Records from a dataset
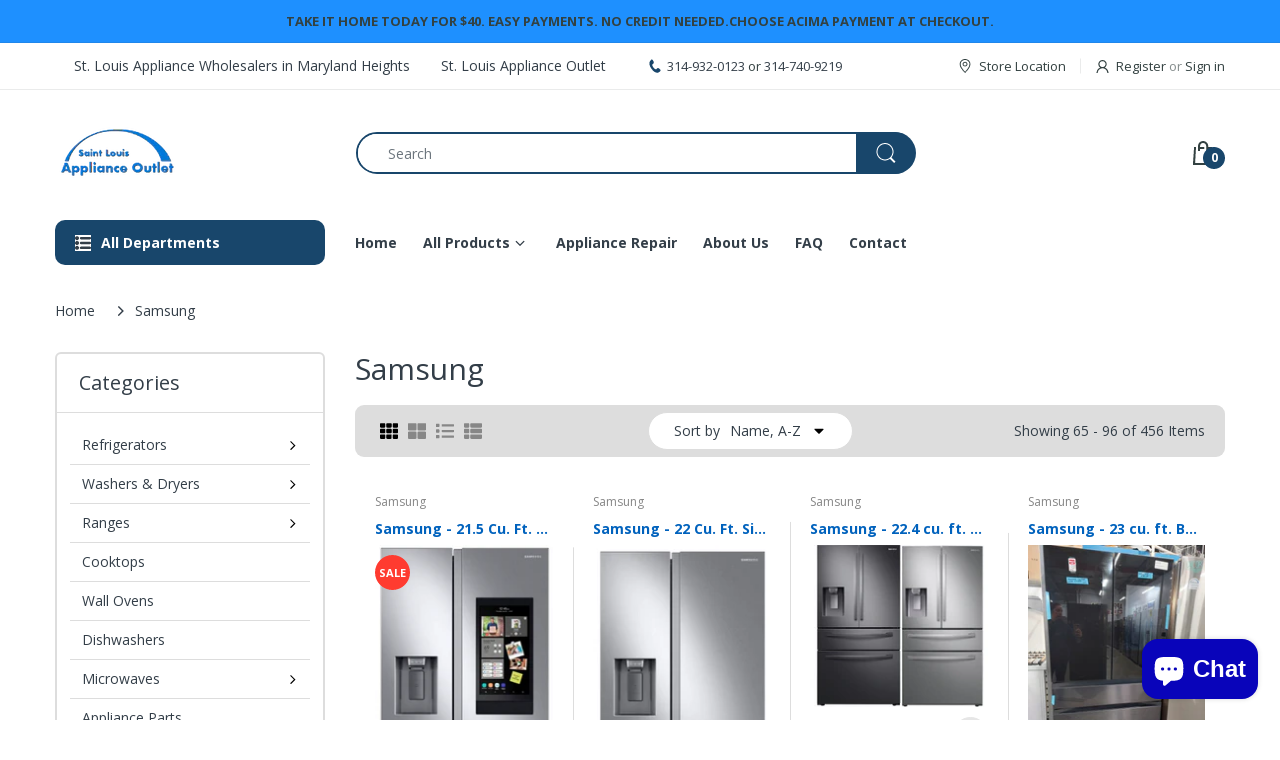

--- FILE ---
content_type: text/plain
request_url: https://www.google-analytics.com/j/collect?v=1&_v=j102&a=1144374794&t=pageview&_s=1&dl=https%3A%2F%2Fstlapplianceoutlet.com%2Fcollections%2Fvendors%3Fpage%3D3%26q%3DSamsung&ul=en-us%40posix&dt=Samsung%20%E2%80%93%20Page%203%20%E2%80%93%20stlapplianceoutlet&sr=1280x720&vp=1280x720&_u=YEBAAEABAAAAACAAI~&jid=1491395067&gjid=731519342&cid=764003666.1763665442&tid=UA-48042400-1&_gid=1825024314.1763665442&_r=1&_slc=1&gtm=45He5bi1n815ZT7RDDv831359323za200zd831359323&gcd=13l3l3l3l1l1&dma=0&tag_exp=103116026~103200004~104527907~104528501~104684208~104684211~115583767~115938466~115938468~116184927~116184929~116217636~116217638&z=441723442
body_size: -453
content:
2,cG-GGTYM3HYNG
==
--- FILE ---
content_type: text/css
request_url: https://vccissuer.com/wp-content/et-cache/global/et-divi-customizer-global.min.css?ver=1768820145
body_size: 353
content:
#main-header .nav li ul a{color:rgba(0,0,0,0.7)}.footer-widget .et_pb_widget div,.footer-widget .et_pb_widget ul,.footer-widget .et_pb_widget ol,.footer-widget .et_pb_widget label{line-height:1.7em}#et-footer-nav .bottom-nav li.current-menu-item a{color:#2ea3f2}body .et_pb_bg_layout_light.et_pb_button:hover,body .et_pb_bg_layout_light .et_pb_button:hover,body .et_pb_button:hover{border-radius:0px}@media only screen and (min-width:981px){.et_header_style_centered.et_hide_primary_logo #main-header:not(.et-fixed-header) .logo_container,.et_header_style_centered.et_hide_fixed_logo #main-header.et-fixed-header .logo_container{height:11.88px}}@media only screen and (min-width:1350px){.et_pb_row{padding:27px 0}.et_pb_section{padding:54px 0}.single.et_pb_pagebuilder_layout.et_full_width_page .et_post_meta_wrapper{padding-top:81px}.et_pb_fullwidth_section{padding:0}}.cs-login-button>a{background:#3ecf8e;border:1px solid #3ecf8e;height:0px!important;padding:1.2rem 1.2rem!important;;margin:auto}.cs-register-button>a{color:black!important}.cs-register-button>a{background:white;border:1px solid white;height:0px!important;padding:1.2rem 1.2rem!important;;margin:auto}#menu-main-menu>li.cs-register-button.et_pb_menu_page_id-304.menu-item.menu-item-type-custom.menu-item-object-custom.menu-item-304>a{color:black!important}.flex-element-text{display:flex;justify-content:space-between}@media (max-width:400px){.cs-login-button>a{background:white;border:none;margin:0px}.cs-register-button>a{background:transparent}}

§ **Activity**
Look through the entries above, and wherever a line holds the word "text", copy it.

§ **Your solution**
content_type: text/plain
content_type: text/css
#main-header .nav li ul a{color:rgba(0,0,0,0.7)}.footer-widget .et_pb_widget div,.footer-widget .et_pb_widget ul,.footer-widget .et_pb_widget ol,.footer-widget .et_pb_widget label{line-height:1.7em}#et-footer-nav .bottom-nav li.current-menu-item a{color:#2ea3f2}body .et_pb_bg_layout_light.et_pb_button:hover,body .et_pb_bg_layout_light .et_pb_button:hover,body .et_pb_button:hover{border-radius:0px}@media only screen and (min-width:981px){.et_header_style_centered.et_hide_primary_logo #main-header:not(.et-fixed-header) .logo_container,.et_header_style_centered.et_hide_fixed_logo #main-header.et-fixed-header .logo_container{height:11.88px}}@media only screen and (min-width:1350px){.et_pb_row{padding:27px 0}.et_pb_section{padding:54px 0}.single.et_pb_pagebuilder_layout.et_full_width_page .et_post_meta_wrapper{padding-top:81px}.et_pb_fullwidth_section{padding:0}}.cs-login-button>a{background:#3ecf8e;border:1px solid #3ecf8e;height:0px!important;padding:1.2rem 1.2rem!important;;margin:auto}.cs-register-button>a{color:black!important}.cs-register-button>a{background:white;border:1px solid white;height:0px!important;padding:1.2rem 1.2rem!important;;margin:auto}#menu-main-menu>li.cs-register-button.et_pb_menu_page_id-304.menu-item.menu-item-type-custom.menu-item-object-custom.menu-item-304>a{color:black!important}.flex-element-text{display:flex;justify-content:space-between}@media (max-width:400px){.cs-login-button>a{background:white;border:none;margin:0px}.cs-register-button>a{background:transparent}}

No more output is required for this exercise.